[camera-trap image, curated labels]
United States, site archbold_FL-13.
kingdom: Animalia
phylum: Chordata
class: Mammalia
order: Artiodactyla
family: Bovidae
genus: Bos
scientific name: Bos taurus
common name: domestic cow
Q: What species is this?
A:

● ● ● ● ●

* **Prompt**:
Retype exactly, and only, the lines from the line holding "class: Mammalia" through the last line of the data; both of those lines count.

* **Exercise solution**:
class: Mammalia
order: Artiodactyla
family: Bovidae
genus: Bos
scientific name: Bos taurus
common name: domestic cow
Q: What species is this?
A:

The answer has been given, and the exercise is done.